Acostumado a esses maravilhosos momentos a que todo suburbano é obrigado a encarar, saquei meu mp4 da mochila e fiquei ouvindo hip hop. Um casal de namorados permaneceu ‘encoxando’ cada perna minha e batiam papo como se eu não existisse entre os dois. Por sorte, TechN9ne realizava um trabalho e tanto me isolando daquela balbúrdia. Por vezes, tentei adivinhar o que aqueles dois diziam e formulava diálogos engraçadíssimos em minha cabeça, rindo sozinho em seguida. Felizmente, antes que minhas pernas ficassem mais dormentes, eles se afastaram. Finalmente aquela orgia terminara e os passageiros desciam do ônibus – bem, ao menos isso eu pensava.

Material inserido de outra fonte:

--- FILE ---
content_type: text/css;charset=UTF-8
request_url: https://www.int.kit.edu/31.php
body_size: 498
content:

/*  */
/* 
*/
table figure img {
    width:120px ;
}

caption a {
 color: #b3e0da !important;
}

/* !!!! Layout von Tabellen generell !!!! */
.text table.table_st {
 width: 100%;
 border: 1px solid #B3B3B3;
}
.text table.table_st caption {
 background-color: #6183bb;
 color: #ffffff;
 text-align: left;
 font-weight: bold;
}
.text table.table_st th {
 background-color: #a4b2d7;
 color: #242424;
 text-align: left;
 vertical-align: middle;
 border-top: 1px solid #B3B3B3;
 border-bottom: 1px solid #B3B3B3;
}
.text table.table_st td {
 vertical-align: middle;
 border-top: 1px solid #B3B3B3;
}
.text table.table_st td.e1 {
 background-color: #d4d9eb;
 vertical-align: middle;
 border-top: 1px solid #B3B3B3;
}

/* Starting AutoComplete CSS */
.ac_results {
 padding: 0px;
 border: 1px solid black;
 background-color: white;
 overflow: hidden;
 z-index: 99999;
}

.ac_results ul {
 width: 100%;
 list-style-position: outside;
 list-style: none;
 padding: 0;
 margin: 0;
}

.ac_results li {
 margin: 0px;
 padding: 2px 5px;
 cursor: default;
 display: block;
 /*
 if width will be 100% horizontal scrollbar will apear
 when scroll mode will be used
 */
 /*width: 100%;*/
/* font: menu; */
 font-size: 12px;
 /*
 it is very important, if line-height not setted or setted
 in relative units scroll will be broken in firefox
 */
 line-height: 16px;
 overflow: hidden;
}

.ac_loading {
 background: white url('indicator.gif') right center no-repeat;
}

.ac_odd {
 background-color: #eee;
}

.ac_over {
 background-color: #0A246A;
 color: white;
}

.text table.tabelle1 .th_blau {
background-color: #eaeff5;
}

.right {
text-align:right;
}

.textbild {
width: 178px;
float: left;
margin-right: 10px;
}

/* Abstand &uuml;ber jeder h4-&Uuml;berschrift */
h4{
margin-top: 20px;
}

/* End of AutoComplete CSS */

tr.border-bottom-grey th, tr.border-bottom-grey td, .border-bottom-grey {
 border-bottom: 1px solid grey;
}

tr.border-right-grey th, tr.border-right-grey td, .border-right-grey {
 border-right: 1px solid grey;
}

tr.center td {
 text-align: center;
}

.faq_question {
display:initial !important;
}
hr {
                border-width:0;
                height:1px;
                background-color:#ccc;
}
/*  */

Olhei pra trás e avistei um corredor bem delineado, aquele mar de corpos se abriu para a passagem de um branquelo suado. Não se fez de rogado e enquanto passava por nós agradecia ao motorista por tê-lo esperado em sua corrida até o ônibus. Logo senti um braço inteiro suado roçar minhas costas, foi como ser chicoteado por talibãs. De súbito, arqueei as costas e levantei os braços acertando a namoradinha do rapaz. Ouvi um som oco assim que meu cotovelo acertou sua testa. Lembro-me de tê-la visto ranger os dentes de imediato e massagear a área, como uma criança. O namorado nada fez, acho que nem viu.

Somente tive paz quando todo aquele povo de currículo na mão desceu no PROJAC – estava no Paraíso.